Gandia suma un nuevo punto de encuentro gastronómico con la apertura de La Churrería de Raúl, situada en la avenida de Alicante, 19, un establecimiento que nace con voluntad de continuar una tradición familiar que se remonta a 142 años.
Uno de los primeros que no ha querido perderse la apertura ha sido el portavoz del Grupo Municipal Popular, Víctor Soler, que visitó el local esta semana, junto con el concejal David Ronda, para mostrar su apoyo al proyecto impulsado por Raúl y su hijo. Según destacó, este nuevo espacio “refuerza el tejido comercial y recupera parte de la identidad dulce de la ciudad”.
Una historia ligada a Gandia desde 1882
La apertura de esta churrería no es un punto de partida, sino un nuevo capítulo en la larga trayectoria de Pastelería Raúl, un negocio que ha acompañado a la ciudad desde 1882, cuando un pequeño horno familiar comenzó a elaborar pan junto a la antigua muralla de Gandia.

A comienzos del siglo XX, con la desaparición de las murallas, la empresa amplió su oferta y consolidó su papel como punto de referencia para los vecinos. Ya en los años 50, la tercera generación llevó a cabo una transformación clave, convirtiéndose en una panadería-pastelería que unió tradición y nuevas elaboraciones dulces.

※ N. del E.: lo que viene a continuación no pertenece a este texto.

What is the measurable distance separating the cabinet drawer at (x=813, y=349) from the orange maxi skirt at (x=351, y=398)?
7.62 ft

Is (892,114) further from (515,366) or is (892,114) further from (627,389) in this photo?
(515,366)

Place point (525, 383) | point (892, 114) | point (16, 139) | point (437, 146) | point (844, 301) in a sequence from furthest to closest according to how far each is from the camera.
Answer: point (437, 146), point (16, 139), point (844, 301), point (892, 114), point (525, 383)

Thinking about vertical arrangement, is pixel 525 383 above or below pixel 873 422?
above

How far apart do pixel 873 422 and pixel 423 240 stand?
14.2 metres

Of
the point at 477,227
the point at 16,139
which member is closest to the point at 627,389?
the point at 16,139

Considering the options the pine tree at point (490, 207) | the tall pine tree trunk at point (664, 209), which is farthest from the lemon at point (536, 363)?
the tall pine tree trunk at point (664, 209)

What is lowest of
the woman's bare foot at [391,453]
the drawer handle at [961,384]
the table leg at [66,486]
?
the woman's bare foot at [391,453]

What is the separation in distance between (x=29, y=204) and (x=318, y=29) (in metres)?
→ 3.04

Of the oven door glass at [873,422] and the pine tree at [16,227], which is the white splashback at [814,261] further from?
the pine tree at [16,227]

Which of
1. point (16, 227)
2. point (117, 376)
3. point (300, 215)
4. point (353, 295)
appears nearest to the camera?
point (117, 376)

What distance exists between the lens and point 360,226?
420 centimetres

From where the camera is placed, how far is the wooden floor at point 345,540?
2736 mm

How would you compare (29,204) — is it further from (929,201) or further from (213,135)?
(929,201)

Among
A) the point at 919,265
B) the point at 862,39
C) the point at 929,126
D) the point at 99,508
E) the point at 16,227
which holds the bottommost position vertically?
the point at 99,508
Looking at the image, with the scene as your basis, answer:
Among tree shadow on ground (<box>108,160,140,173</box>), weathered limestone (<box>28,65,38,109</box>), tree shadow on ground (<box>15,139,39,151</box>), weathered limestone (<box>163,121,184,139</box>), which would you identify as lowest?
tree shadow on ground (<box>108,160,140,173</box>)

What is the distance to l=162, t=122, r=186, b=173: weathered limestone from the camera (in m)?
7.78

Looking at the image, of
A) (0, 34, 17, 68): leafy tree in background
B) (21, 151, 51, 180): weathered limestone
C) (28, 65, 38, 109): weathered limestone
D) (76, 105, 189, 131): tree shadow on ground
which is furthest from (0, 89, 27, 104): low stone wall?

Hoy, en manos de la quinta generación, la familia mantiene intacto su compromiso con la artesanía, la calidad y la cercanía. La Churrería de Raúl representa ese equilibrio entre historia y renovación, una apuesta por seguir creciendo sin abandonar la esencia que ha acompañado a varias generaciones de gandienses.

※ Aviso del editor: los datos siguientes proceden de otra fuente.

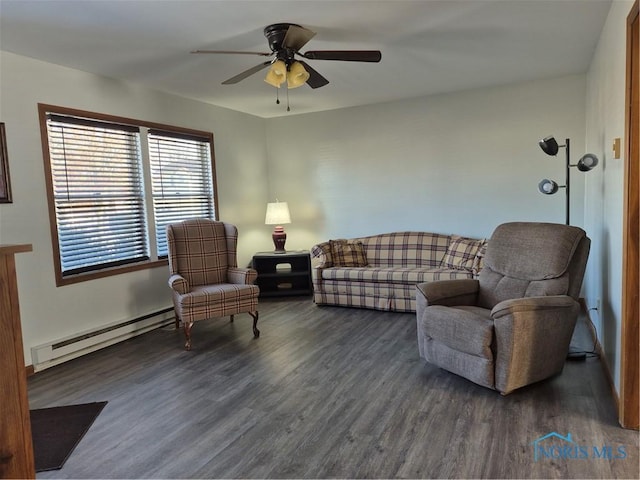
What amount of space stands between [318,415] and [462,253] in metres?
2.78

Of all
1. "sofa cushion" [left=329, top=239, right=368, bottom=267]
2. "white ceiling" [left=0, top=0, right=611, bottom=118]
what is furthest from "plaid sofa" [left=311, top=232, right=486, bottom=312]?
"white ceiling" [left=0, top=0, right=611, bottom=118]

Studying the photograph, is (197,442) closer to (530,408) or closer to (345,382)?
(345,382)

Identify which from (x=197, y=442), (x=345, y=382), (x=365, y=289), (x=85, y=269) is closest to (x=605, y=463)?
(x=345, y=382)

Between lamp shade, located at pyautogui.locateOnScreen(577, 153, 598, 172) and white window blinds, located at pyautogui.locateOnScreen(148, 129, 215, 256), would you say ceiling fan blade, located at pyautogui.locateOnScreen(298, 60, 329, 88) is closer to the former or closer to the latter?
lamp shade, located at pyautogui.locateOnScreen(577, 153, 598, 172)

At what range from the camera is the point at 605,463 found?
1.90 meters

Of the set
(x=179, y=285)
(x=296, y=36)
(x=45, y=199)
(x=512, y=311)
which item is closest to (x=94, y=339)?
(x=179, y=285)

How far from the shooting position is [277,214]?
5551 millimetres

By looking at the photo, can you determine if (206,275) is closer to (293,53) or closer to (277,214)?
(277,214)

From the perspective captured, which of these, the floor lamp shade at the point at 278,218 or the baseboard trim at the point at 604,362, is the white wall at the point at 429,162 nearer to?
the floor lamp shade at the point at 278,218

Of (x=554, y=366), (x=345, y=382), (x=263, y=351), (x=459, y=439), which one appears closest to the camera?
(x=459, y=439)

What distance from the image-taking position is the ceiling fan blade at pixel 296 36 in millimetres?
2596

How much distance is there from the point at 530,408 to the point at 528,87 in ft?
11.7

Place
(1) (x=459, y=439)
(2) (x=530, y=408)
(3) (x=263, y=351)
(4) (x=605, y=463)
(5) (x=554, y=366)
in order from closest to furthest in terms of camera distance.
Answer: (4) (x=605, y=463) < (1) (x=459, y=439) < (2) (x=530, y=408) < (5) (x=554, y=366) < (3) (x=263, y=351)

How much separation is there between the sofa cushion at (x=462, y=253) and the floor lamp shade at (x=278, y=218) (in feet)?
6.78
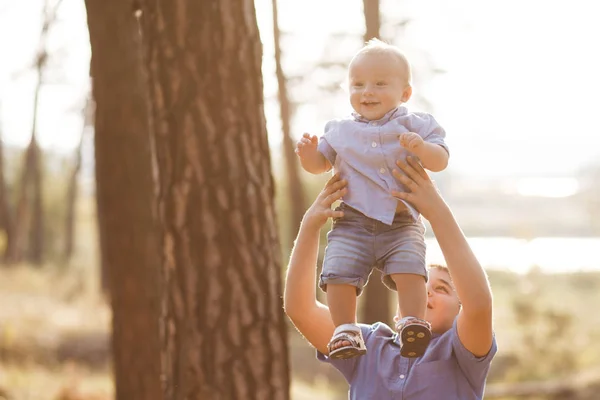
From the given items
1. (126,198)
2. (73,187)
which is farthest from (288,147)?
(73,187)

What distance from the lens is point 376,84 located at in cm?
286

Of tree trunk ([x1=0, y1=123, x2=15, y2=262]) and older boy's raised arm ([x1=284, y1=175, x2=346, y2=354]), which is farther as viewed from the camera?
tree trunk ([x1=0, y1=123, x2=15, y2=262])

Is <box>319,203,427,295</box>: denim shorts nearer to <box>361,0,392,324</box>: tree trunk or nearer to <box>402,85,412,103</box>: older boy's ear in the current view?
<box>402,85,412,103</box>: older boy's ear

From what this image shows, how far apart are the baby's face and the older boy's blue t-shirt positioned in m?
0.78

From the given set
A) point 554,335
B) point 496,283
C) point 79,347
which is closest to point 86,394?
point 79,347

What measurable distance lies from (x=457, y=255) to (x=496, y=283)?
133 feet

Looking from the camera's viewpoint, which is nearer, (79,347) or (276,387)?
(276,387)

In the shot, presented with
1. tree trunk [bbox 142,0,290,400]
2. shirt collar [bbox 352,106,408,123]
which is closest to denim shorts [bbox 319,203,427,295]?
shirt collar [bbox 352,106,408,123]

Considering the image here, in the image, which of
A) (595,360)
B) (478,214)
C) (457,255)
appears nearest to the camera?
(457,255)

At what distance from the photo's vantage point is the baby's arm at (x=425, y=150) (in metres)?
2.78

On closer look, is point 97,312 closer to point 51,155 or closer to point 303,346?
point 303,346

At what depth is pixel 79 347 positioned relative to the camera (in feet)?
55.5

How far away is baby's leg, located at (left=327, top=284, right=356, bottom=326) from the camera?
9.55 feet

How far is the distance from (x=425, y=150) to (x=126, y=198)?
490 centimetres
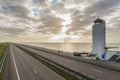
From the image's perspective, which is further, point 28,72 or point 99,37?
point 99,37

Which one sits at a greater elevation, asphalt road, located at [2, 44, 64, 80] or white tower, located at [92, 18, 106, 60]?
white tower, located at [92, 18, 106, 60]

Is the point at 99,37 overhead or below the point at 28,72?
overhead

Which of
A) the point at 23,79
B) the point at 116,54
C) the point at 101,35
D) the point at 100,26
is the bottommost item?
the point at 23,79

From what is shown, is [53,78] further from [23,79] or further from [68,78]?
[23,79]

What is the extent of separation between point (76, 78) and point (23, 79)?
6.50 meters

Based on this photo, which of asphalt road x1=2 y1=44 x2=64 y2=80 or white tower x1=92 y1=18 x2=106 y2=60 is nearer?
asphalt road x1=2 y1=44 x2=64 y2=80

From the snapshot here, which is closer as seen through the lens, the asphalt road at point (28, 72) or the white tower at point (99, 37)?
the asphalt road at point (28, 72)

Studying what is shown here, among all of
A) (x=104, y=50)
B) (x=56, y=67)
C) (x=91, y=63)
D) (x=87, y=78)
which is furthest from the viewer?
(x=104, y=50)

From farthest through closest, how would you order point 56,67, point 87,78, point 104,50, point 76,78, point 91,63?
point 104,50
point 91,63
point 56,67
point 76,78
point 87,78

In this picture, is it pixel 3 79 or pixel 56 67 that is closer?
pixel 3 79

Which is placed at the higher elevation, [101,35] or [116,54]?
[101,35]

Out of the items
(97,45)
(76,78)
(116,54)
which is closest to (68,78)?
(76,78)

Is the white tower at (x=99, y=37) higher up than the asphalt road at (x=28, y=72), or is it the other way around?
the white tower at (x=99, y=37)

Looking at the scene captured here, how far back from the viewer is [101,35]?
3659 centimetres
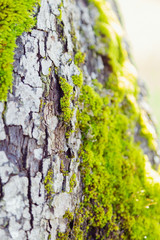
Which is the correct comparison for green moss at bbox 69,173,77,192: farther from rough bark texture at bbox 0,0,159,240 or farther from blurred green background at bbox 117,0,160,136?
blurred green background at bbox 117,0,160,136

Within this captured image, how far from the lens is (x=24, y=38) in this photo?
1348mm

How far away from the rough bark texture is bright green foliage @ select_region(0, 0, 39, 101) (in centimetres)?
4

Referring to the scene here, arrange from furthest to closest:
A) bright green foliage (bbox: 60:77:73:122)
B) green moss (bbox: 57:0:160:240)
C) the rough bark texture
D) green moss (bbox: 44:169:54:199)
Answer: green moss (bbox: 57:0:160:240)
bright green foliage (bbox: 60:77:73:122)
green moss (bbox: 44:169:54:199)
the rough bark texture

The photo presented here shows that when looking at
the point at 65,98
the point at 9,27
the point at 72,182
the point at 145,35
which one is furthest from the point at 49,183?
the point at 145,35

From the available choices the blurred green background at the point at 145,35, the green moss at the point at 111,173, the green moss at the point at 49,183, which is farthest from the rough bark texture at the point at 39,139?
the blurred green background at the point at 145,35

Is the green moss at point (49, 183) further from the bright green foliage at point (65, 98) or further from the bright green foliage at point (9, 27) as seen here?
the bright green foliage at point (9, 27)

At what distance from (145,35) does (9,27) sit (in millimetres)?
9013

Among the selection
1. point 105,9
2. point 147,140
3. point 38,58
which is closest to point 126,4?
point 105,9

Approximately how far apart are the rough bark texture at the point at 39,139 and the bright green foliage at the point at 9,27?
4 cm

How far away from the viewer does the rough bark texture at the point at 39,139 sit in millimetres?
1221

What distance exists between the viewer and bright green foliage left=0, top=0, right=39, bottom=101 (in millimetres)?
1238

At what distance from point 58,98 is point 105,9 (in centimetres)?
152

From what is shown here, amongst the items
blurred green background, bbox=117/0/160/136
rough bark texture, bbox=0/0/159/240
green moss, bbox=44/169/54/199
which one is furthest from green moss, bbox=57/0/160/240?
blurred green background, bbox=117/0/160/136

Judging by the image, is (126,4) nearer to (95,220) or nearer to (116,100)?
(116,100)
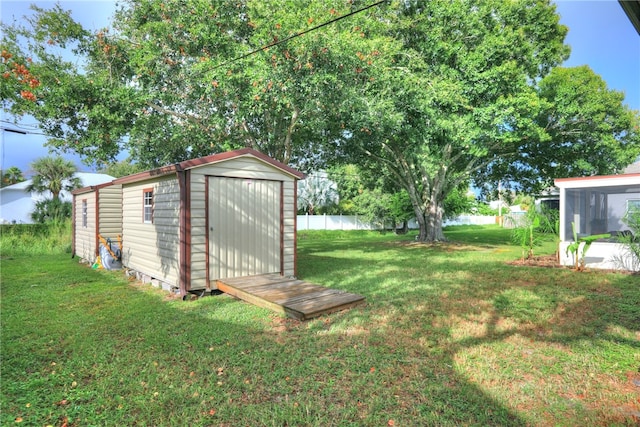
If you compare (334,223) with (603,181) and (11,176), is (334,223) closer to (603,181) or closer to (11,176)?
(603,181)

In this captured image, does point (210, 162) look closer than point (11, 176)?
Yes

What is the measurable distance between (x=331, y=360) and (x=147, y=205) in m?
5.83

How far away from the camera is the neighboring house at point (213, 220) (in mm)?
6117

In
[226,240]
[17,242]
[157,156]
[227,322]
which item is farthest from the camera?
[17,242]

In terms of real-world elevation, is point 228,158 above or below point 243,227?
above

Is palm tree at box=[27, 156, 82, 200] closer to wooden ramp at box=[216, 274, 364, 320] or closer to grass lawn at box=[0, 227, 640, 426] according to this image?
grass lawn at box=[0, 227, 640, 426]

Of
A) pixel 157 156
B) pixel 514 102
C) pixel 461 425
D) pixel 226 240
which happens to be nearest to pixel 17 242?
pixel 157 156

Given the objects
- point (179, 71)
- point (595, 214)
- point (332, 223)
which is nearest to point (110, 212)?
point (179, 71)

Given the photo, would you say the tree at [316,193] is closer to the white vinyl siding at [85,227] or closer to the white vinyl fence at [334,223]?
the white vinyl fence at [334,223]

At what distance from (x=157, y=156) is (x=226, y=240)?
23.5 ft

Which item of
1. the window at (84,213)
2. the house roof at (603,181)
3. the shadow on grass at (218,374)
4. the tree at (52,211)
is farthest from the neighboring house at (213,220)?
the tree at (52,211)

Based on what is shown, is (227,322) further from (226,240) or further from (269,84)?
(269,84)

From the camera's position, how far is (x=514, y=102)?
11047 mm

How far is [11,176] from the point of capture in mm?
29859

Un nuevo rincón para el invierno
El establecimiento ofrece churros recién hechos y chocolate caliente, una propuesta que —ahora que baja la temperatura— pretende convertirse en una parada habitual para los vecinos del barrio y para quienes buscan un plan sencillo para combatir el frío.
Con esta iniciativa, el negocio familiar da un paso más en su evolución, manteniendo vivo un legado que forma parte del patrimonio cotidiano de la ciudad.